### Описание задачи
Какую газету, согласно отрывку об ожидании Евтушенко в гостинице, представляли двое парней с бородками?

Чтобы читатель понял, какие чувства владели мной, пока я шел пешком до гостиницы "Бакы", я рискну привести несколько неуклюжих строчек из шуточного стихотворения, которое набросал по дороге в качестве подарка Евтушенко:
В городе — в ценностях переоценка.
Высокие сходят за Евтушенко.
Подъемные краны от зла соловеют –
у них теперь в росте серьезный соперник.
Сказала соседка по парте Марина,
что есть Евтушенко – вот это мужчина!..
Самое странное заключалось в том, дежурная по этажу оказалась та же, что и вчера и, разумеется, мгновенно меня узнала.
— А это ты! – улыбнулась она мне. – Хочешь еще раз попробовать взять автограф?
— Да нет, — ответил я. – Евтушенко мне сам встречу назначил. Ничего, что я здесь подожду до десяти?!
— Да жди, сколько хочешь, — отмахнулась она. – Только нет его в номере. Он вчера с концерта так и не вернулся. А читал, говорят, стихи потрясающе – мне тут девочки рассказали… Что ж, подожди – может, он и в самом деле к десяти явится!
За окном мерно перекатывал волны январский Каспий. Электронные часы на бывшей парашютной вышке отмеривали время, которое шло так неспешно, что я успевал заметить, как одна светящаяся цифра сменяет на табло другую.
8.15, 8.16, 8.17… Температура воздуха 10 градусов Цельсия… Сила ветра – 8 метров в секунду… 8.18… Температура воздуха…
Я пришел за два часа до назначенного мне времени. В то самое время, когда мои одноклассники высчитывали производную какой-нибудь функции или спрягали английские глаголы, я стоял у огромного окна "Нового Интуриста", смотрел с высоты десятого этажа на море и ждал Евгения Евтушенко, который САМ НАЗНАЧИЛ МНЕ ВСТРЕЧУ.
И, в сущности, это и была та самая полная свободы жизнь поэта, о которой я и мечтал.
Когда часы показали девять утра, в холле появилось двое парней с бородками, показавшимися мне тогда очень взрослыми и страшно солидными.
— Евгений Евтушенко у себя? – поинтересовались они у дежурной.
— Нет его! – отрезала она. – А вы к нему по какому делу?
— Мы, – важно пояснил один из них, — корреспонденты газеты "Молодежь Азербайджана". Хотим взять интервью у гостя нашего города…
— Ну, так подождите. Вот он тоже его ждет! — и вахтерша кивнула в мою сторону.
Не знаю, почему, но в разговоре с этими двумя я не стал запираться, с ходу признался, что хочу показать Евтушенко свои стихи, и вскоре мы уже вели беседу, как старые знакомые.

### Предоставленные данные
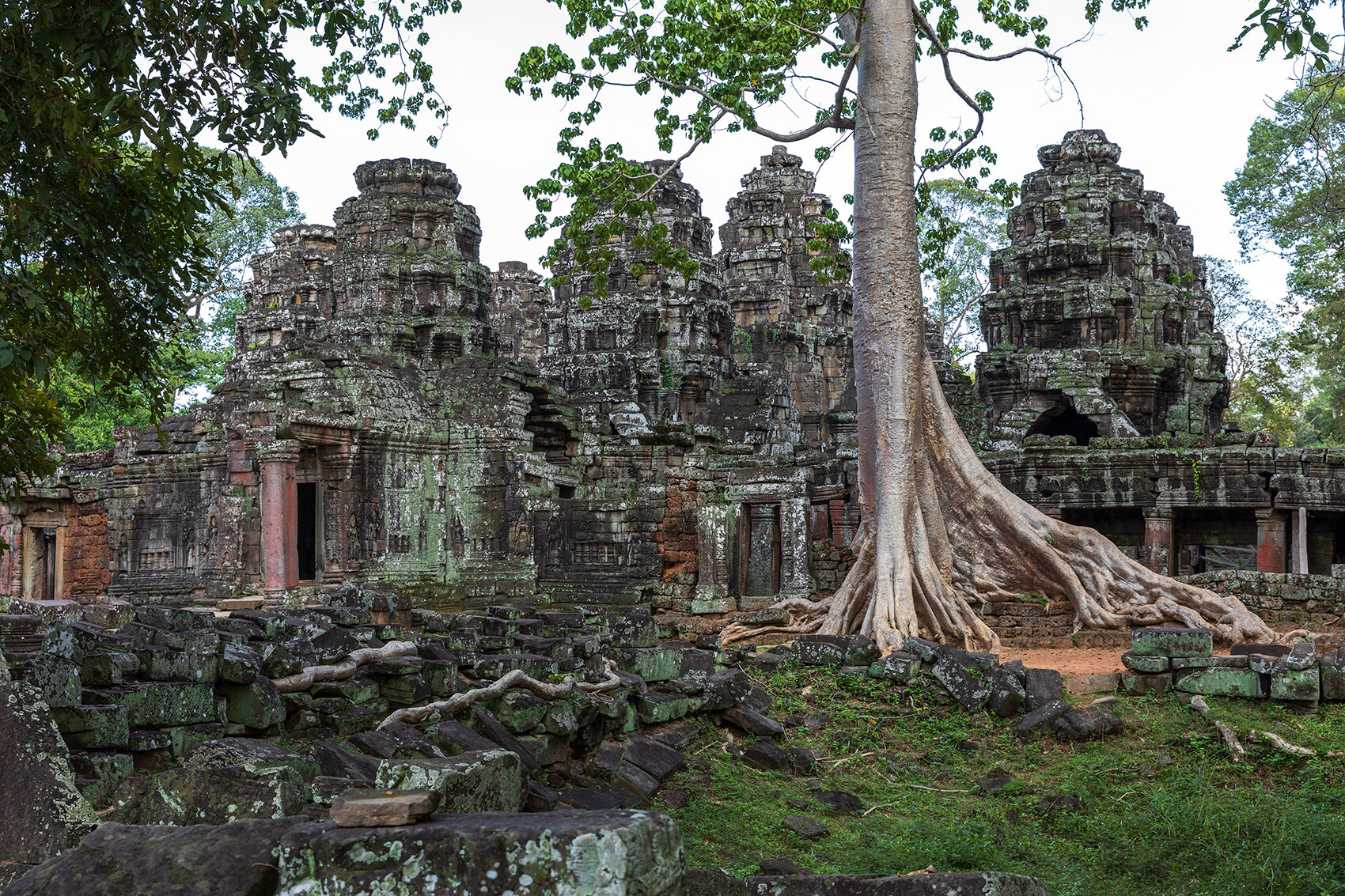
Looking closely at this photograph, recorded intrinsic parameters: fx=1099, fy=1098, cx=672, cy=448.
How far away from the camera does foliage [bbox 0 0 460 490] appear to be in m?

### Решенная задача
«Молодежь Азербайджана».